O contato do professor Bento Prado Jr com a poesia remonta a infância. Ele e seus irmãos cresceram num ambiente muito rico intelectualmente. O pai, um Almeida Prado, era professor de Latim e leitor de grandes autores. Bento cresceu cercado de literatura. Como diz Paulo Arantes, isso fez com que ele já chegasse alfabetizado à universidade, porque além de leitor voraz, era um poeta bissexto. Certamente a aproximação da filosofia com a literatura foi algo quase natural no caminho de Prado Jr. “Ele gostava de trabalhar com áreas fronteiriças e trazia a literatura para a filosofia não só no conteúdo do que escrevia, mas também na forma como escrevia”, conta Baioni. “Era um dos melhores textos – se não for o melhor – entre os filósofos. Ele se deixava levar pela literatura, era um ensaísta, o que tornava suas obras muito prazerosas de ler”, lembra Débora. “Trocar em miúdos A fenomenologia do espírito e fazer disso um papo delicioso é um talento raro. Ele fazia exatamente isso. Era a própria inteligência funcionando. E tinha uma prosa ensaística, cheia de graça”, completa o colega da UFSCar. A aproximação com a literatura também rendeu o posto de crítico literário a Bento Prado Jr., que gostava muito de encontrar intersecções entre a filosofia e as demais ciências humanas.
Além da filosofia
“Bento conhecia antropologia, sociologia e tinha trabalhos muito interessantes unindo filosofia e psicanálise”, conta Débora. Novamente sua aproximação com as áreas para além da filosofia tem uma origem pessoal – sua esposa é psicóloga e ele acabou se interessando muito por Sigmund Freud e por Jacques Lacan. Vale lembrar que o contexto histórico também foi aliado e favorável. Nos anos 1960, a primeira geração de filósofos brasileiros estava encharcada até a alma da influência das escolas francesas. Acontece que, naquele país, segundo Paulo Arantes, a filosofia estava passando por uma revolução e se abrindo para as demais ciências humanas. Estava muito influenciada pela antropologia de Claude Lévi-Strauss, pela lingüística de Auguste Saussure e pela psicanálise de Jacques Lacan. Naquele momento dizia-se que a filosofia havia acabado e que o que importava era o comentário filosófico. Os filósofos, então, deviam ser grandes comentaristas, críticos literários e aproximadores de áreas fronteiriças. Prado Jr. faz exatamente isso. O professor Paulo Arantes explica ainda que foi esse movimento o responsável por fazer da filosofia um sucesso de público no mundo e no Brasil. O mercado leitor/consumidor de filosofia existe e tem o tamanho que tem hoje (que não é pequeno, haja vista os cafés filosóficos, os cursos de extensão, instituições como a Casa do Saber) por conta desse movimento que a filosofia fez nos idos dos 60. E Bento Prado é um grande incentivador dessa guinada, quando liga áreas das ciências humanas e quando se inspira na boa literatura para produzir uma filosofia gostosa de ler e de ouvir.

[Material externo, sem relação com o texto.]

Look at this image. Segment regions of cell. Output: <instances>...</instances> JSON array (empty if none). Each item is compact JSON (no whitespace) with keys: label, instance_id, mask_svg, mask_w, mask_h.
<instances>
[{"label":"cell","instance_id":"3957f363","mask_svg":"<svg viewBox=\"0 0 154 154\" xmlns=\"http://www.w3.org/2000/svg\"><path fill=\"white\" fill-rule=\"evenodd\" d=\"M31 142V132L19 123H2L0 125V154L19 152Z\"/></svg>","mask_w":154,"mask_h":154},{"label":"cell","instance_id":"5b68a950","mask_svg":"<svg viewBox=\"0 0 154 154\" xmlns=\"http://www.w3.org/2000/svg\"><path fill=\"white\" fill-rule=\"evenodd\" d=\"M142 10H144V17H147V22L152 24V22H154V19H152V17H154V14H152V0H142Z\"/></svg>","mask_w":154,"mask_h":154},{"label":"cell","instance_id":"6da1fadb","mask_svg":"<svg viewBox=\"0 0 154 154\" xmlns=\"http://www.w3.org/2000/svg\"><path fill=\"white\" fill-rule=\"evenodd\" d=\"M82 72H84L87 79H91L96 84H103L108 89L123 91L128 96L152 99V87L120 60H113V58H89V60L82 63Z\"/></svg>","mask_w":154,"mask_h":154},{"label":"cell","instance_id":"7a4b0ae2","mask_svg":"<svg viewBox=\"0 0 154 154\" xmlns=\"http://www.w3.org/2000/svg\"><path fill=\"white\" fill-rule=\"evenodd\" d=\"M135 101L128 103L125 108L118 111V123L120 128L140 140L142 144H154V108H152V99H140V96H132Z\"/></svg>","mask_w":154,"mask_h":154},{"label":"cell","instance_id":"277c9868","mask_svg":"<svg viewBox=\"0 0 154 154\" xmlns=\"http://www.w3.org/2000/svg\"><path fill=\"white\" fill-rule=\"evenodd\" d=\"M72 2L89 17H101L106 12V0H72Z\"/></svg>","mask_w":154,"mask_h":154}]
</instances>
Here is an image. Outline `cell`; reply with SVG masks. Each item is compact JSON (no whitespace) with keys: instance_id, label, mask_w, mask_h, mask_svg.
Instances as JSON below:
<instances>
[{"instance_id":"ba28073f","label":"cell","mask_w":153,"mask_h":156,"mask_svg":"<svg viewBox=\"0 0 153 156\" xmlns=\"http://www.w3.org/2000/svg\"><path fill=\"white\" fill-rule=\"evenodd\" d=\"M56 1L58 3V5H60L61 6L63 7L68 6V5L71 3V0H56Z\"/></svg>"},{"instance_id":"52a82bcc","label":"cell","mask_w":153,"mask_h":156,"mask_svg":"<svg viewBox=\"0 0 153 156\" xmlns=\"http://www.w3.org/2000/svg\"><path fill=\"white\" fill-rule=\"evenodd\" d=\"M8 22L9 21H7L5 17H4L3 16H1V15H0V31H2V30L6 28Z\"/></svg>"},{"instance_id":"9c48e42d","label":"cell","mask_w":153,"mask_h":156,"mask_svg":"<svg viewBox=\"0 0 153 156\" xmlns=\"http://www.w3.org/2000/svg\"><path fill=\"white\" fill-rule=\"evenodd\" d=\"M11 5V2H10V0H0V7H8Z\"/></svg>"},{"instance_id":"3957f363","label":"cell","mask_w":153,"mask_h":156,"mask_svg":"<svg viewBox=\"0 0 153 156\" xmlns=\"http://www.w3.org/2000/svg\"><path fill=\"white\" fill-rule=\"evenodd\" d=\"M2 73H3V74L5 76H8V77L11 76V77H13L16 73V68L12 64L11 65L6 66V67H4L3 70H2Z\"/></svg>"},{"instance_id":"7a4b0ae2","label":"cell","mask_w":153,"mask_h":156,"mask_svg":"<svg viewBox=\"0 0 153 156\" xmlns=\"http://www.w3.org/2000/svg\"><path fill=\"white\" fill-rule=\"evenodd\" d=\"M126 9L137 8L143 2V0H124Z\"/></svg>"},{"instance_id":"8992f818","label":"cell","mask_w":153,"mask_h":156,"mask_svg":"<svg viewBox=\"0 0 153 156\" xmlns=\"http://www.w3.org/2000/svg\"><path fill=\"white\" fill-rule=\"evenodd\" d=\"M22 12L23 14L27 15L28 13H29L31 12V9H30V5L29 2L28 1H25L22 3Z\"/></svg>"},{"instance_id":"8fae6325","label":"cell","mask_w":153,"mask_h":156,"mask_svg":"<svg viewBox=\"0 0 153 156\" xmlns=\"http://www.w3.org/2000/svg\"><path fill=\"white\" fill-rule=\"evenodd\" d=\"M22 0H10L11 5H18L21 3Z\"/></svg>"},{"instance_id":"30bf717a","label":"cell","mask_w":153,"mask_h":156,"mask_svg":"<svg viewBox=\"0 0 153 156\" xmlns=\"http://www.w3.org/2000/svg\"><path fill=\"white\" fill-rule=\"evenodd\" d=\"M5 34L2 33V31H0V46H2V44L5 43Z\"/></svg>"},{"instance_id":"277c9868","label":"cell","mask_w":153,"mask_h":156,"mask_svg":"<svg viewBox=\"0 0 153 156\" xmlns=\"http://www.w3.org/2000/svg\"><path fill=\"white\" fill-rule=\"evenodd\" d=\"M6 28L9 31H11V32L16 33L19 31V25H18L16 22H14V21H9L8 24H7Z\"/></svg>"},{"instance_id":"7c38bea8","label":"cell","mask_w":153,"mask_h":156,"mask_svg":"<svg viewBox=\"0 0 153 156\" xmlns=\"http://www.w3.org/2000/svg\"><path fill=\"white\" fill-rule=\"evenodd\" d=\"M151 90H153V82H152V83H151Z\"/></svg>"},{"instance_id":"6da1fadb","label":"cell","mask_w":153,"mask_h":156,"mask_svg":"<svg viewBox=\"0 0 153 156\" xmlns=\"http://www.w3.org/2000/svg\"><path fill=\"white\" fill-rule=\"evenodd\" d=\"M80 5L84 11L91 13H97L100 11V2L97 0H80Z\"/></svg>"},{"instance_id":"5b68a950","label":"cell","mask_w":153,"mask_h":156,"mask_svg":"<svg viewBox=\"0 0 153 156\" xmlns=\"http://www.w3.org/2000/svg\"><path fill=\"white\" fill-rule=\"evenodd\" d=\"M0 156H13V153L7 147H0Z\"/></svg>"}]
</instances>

“E ele teve essa trajetória e essa preocupação em traduzir a filosofia para algo leve e cheio de graça porque era um homem extremamente generoso”, frisa a professora da UFSCar. “Ele gostava muito de compartilhar seus conhecimentos, era generoso – o que é uma coisa rara no meio acadêmico, muito personalista e competitivo. Mas por ser assim generoso Bento fez grandes discípulos, que vão dar continuidade a essa filosofia criativa e livre”, concorda Baioni. O depoimento que talvez melhor traduza a figura do filósofo Bento Prado Jr vem na voz de seu amigo de mais de três décadas, colega de profissão e assumido admirador, Paulo Arantes: “Depois da minha primeira aula na Filosofia, Bento – que lembrava de mim por ter me examinado no vestibular e lembrar do meu nome no movimento estudantil – me chamou para tomar um chope. Eu saí desse papo filosófico às seis da manhã, totalmente convertido ao culto da pessoa e da inteligência do Bento. Para mim, a vida do espírito – como ele mesmo gosta de chamar – começou exatamente ali, com Bento Prado Jr.”, conclui.